City living has many advantages. Transportation is easy, finding places to eat is a snap, and there are things to do pretty much any night of the week. One thing that is a problem for many, however, is fitting your life into smaller living spaces. One of the biggest items of furniture to move in any household is the average bed. Box-springs, frames, and headboards are unwieldy, and sometimes they’re impossible to fit through doorframes. Enter the Floyd Bed Frame. This Kickstarter project has 29 days left on the clock, and there is good reason to suspect that it can change how people think about bed frames.
Made for city living, the construction of this frame is modular, and one person can build it all alone without any tools. The kit is composed of three parts. Its three wooden panels are made out of strong and light honeycomb material that is used by NASA, with a birch veneer. The strong steel supports slide onto the panels easily. Finally, straps keep tension on everything and hold the frame together. Free shipping puts the product right on your doorstep and the frame can be up just minutes later. When you’re ready to move, the pieces easily come apart.
The project comes two years after the team behind this project launched another successful product on Kickstarter. The Floyd Leg, which lets you turn any flat surface into a table, was a huge hit, and it is now shipping to more than 40 countries.

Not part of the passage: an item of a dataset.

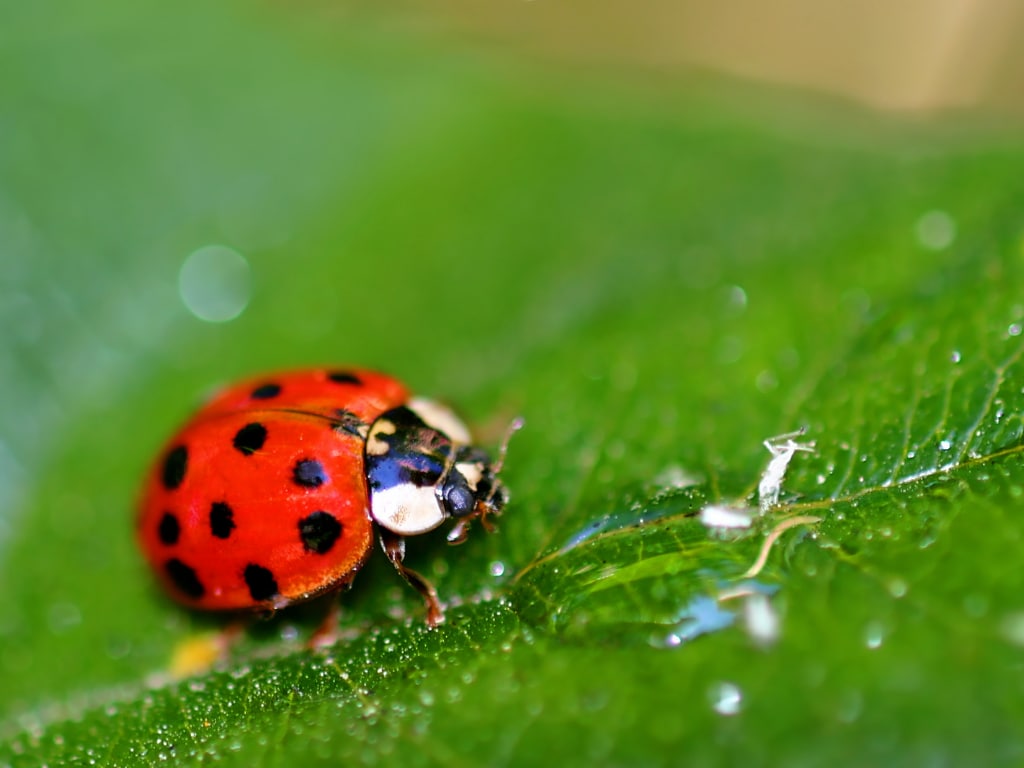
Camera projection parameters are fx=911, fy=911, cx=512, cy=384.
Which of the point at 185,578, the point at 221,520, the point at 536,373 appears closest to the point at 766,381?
the point at 536,373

Designed in the cities of Detroit and Akron, Floyd wants keep the product affordable, the production of these frames scalable, and to introduce something that hasn’t been seen before. Not only does the product come in a variety of sizes, it is also true to an open framework, so you can source your own bed frame configuration.
A full kit won’t come cheap, though. If you want a kit without the panels, it costs $265. To get everything you need for a queen-size frame, you’ll have to pledge $495.